══ SOURCE EXTRACT ══

The story of the identity clashes between Russian and Romanian speakers is centuries old, though the turning point in the modern history of this conflict is 1924. In that year, the Soviet Union created the autonomous Moldavian Soviet Socialist Republic on the territory of the Ukrainian SSR across from Bessarabia along the Dniester River, which in the interwar period formed the border between Romania and Soviet Ukraine/Russia/USSR. Local Romanian-speaking Moldovans made up only about a third of the population in the MASSR. In its creation, the Soviets used for the first time the so-called “Piedmont principle” in nationalities policy, linked intimately with their foreign policy agenda: the expansion of communism in the medium or long run perspective.Footnote 2 The MASSR formed a bridgehead for Moscow to expand into Bessarabia, and later into Romania and the Balkan Peninsula. But the minimal agenda was Bessarabia, the only former tsarist territory (1812–1917) marked on all Soviets maps in the interwar period as temporarily lost to an “imperialist” neighboring country. Officially, the Soviets claimed Bessarabia on the basis of a combination of social and ethnic arguments. Baidaus addresses these but fails to put the Bessarabian issue in a wider European context. As Soviet and Romanian diplomats discussed in private conversations in the 1930s, Moscow desperately needed the province to secure Odessa (Odesa), the biggest Soviet port on the Black Sea coast. Without Bessarabia, Odesa was too close to the state border and thus vulnerable to external attack (much like Leningrad, which likewise combined unique importance with being too close to the border).
The most pertinent and original contribution of Baidaus's book is related to the role of Ukraine in Moldovan-Russian relations and particularly to Kyiv's role in the “frozen” Transnistrian conflict and in the preservation of the breakaway territory as Russia's puppet quasi-state until today. He describes in great detail and precision Ukraine's ambiguous position during the “hot” period of the conflict in the Dniester valley (as he calls it) in March-July 1992. On March 2 that year, Moldovan President Mircea Snegur was in New York at a United Nations session to decide on the question of Moldova's entry into the UN. To prevent this or, more exactly, signal that it did not agree with the decision, the Transnistrian leadership, supported by the ex-Soviet, Russian-controlled 14th Army in the area, launched an attack on the Chișinău police forces in Bender (Tighina). Officially, Kyiv authorities tried to prevent Russian citizens from passing into Transnistria during the Moscow aggression against Moldova. In fact, they largely failed to do so. In the author's words, “the military interference of Ukrainian nationalists, officially unauthorized but tolerated, was a demonstration of patriotism and a response to how the government in Kyiv positioned itself toward the events in Moldova's Transnistria” (263). Other actors in Ukraine, however, expressed discontent with Ukrainian President Leonid Kravchuk's stance on the Transnistrian war. The People's Movement of Ukraine (Rukh, the Ukrainian Popular Front during Perestroika) criticized the Rada (Ukrainian parliament) and the President for de facto supporting Russia's war in Moldova. Moreover, with hindsight, some of the Rukh's founders and activists linked the creation of the TMR to Russia's wider destabilization policies in the post-Soviet republics that one day could spread to Crimea and Donbas (267). As a whole, however, the bulk of the political elites in the Rada and large swaths of Ukrainians sympathized with the TMR for various reasons, not least because Russia mobilized support in the name of Slavic solidarity and collective identity threatened by “Romanian fascist hordes,” that is, Moldova and Romania. The author justly mentions though that overall, “the weakness of the re-emerged Ukrainian state and Russia's geopolitical interests in Crimea, Donbas and Transnistria significantly reduced Kyiv's capacity to act more independently and decisively during the war in the Republic of Moldova” (269).

═══

▶ STUDY QUESTIONS:
1 > List every person named in the passage on Moldova and Transnistria.
2 > Pick up the passage on Moldova and Transnistria after its last sentence and keep writing it.

══ GIVEN ENTRIES ══

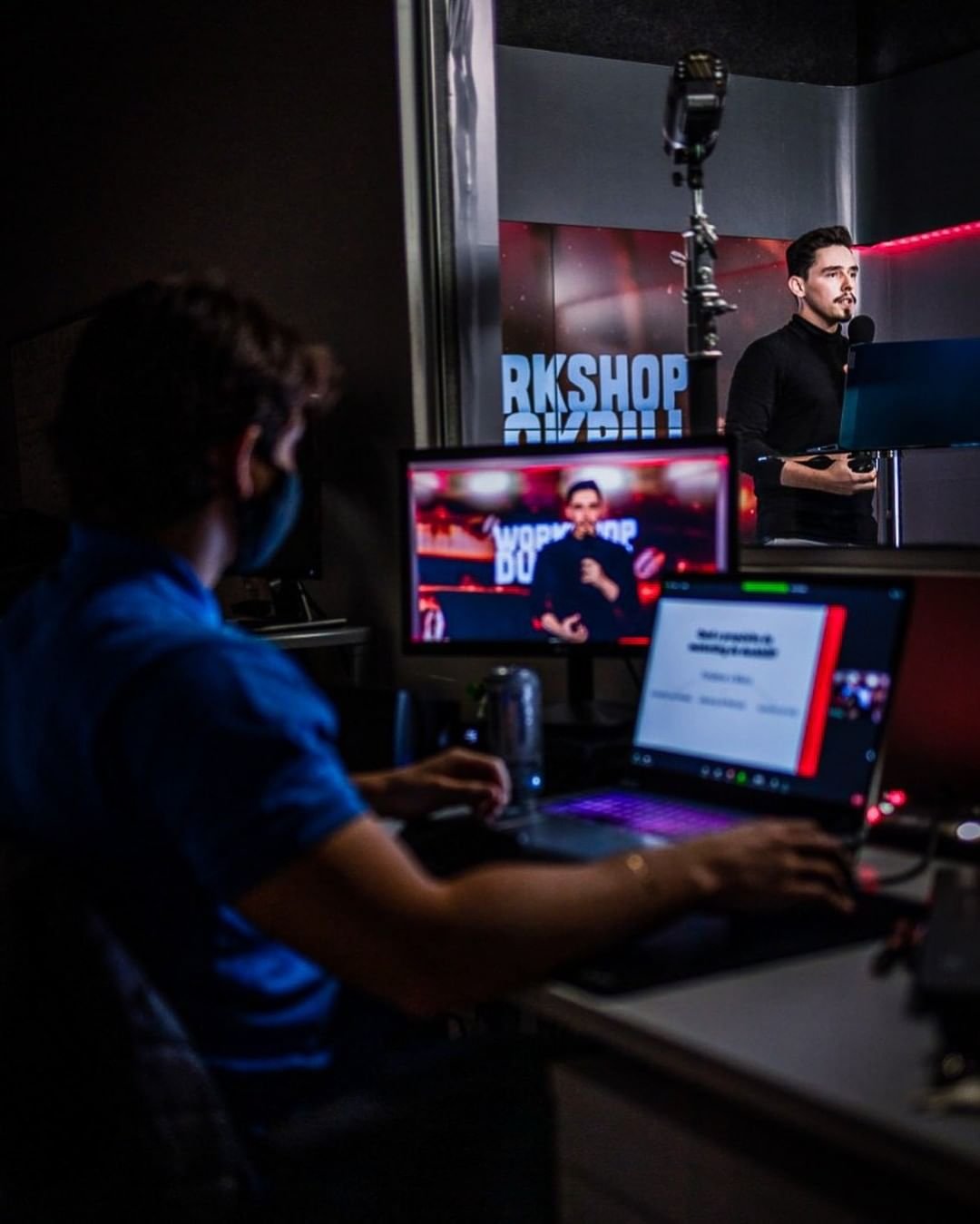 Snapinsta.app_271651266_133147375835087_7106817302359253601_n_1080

═══
══ GIVEN ENTRIES ══

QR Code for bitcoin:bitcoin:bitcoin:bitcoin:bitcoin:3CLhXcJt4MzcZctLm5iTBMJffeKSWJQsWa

═══

▶ ANSWER LIST:
1 > Baidaus, Mircea Snegur, Leonid Kravchuk

2 >
Baidaus's book, published in 2023, went to press in January 2022 just two months before Russia's invasion of Ukraine. Meanwhile, Transnistria and Moldova as a whole became more important than ever for the dénouement of the war and thus for European and world security. In 2023–24, on the one hand, Ukrainian political elites and society expressed gratitude to Moldova for harboring large numbers of refugees. On the other hand, Ukrainian officials articulated dissatisfaction and even sheer exasperation with the fact Moldova is not sufficiently anti-Russian, as the war context requires: it is not determined to ban pro-Russian parties and does not participate more proactively in the Russo-Ukrainian war. A special focus of the Kyiv government's critical stance toward Chișinău is related to the TMR. President Volodymyr Zelensky declared several times that Moldova should establish its constitutional and internationally recognized authority in the breakaway region. Moldova is very prudent, however, reminding Ukraine that it is a democratic country obliged to respect the rule of law. To comply with Ukraine's claims, Moldova would have to introduce martial law, which is unfounded unless its territory is attacked by Russia. Besides, Moldova can afford to function as a fully-fledged democracy while Russia does not control Odesa. If the latter falls, the TMR (and Gagauz-Yeri, an ethnically and territorially-based autonomous region of a Turkic-speaking Orthodox minority in the south of Moldova) will become essential for the establishment of fast and total control over the whole of southern Ukraine. With Odesa in Russian hands, the Russo-Ukrainian front would increase automatically by 300 km from south to north along the Dniester River, making possible a decisive Russian offensive against Kyiv from all directions except the west.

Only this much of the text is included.